Смеясь, я убираю телефон в карман. Я поворачиваюсь и бросаю взгляд на Лирику, которая опять тихонько бормочет во сне. Я жалею, что не я убил Крууса, но это неважно. Теперь она в безопасности.
Я её защитник, принёсший клятву.
Ей принадлежит моя жизнь, моё горячее сердце горца и ледяная неминуемость моей косы, и всё это встанет щитом между ней и любой опасностью, в любое время.
С Лирикой больше никогда не будут плохо обращаться.
Только не под моим надзором. А мой надзор так же вечен, как и моя клятва.
— Спи сладко, девушка, — бормочу я, направляясь к двери.
Глава 51
Может, я и не спаситель, и никогда не буду королём66
Дэни
Шазам выступает в защиту Й'Рилл, и всё проходит так же ужасно, как я и подозревала.
Когда Охотники вернулись после тет-а-тета, они ни капли не отступились от своей изначальной позиции. Шазам будет говорить от лица Й'Рилл, сообщил нам З'кор, Охотник с шафрановыми глазами, после чего они уберут силовое поле с его клетки, подвергнув моего храброго, плачущего, любящего Адского Кота смертоносной жестокости космоса.
Я знаю, что случается с незащищённым человеком в космосе, и, учитывая биологию Шазама, подозреваю, что он умрёт практически тем же образом, только это может занять больше времени.

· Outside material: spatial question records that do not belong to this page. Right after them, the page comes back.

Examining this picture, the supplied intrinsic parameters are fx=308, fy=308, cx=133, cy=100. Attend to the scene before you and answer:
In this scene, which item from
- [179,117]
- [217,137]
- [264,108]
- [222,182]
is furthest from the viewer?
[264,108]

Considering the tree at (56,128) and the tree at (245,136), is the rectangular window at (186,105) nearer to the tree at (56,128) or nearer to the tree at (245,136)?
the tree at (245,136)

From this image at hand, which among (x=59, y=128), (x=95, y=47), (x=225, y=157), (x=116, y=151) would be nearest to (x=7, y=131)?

Газ в твоих лёгких и пищеварительном тракте стремительно расширяется, что провоцирует разбухание. Если ты как идиот инстинктивно задержишь дыхание, то потеря вечного давления заставит газ в этом задержанном дыхании разорвать твои лёгкие. Если ты умён, то выдохнешь в тот же момент, когда окажешься в открытом космосе.
Температура здесь примерно равняется бодрящим -273° по Цельсию, но ты не замёрзнешь до смерти, потому что тепло твоего тела испаряется недостаточно быстро, чтобы убить тебя наперёд всего остального.
Примерно через десять секунд ты лишишься зрения. Плюс-минус в то же время твоя кожа и плоть разбухают по мере того, как вода в твоём теле превращается в пар из-за отсутствия атмосферного давления. Ты не взорвёшься (фильмы приукрашивают для драматичной картинки), а остановишься, увеличившись в размере примерно вдвое. Кожа довольно эластична. Если тебе повезло, и ты вовремя убрался в укрытие, то разбухание пройдёт. Ты не останешься надутым шариком.
Влага в твоём языке может начать кипеть. Ты можешь получить солнечный ожог от космической радиации и страдать от кессонной болезни67. Через несколько секунд ты милосердно потеряешь сознание из-за понизившегося уровня кислорода в крови. Ты посинеешь, кровообращение прекратится, а ещё через минуту ты погибнешь от асфиксии.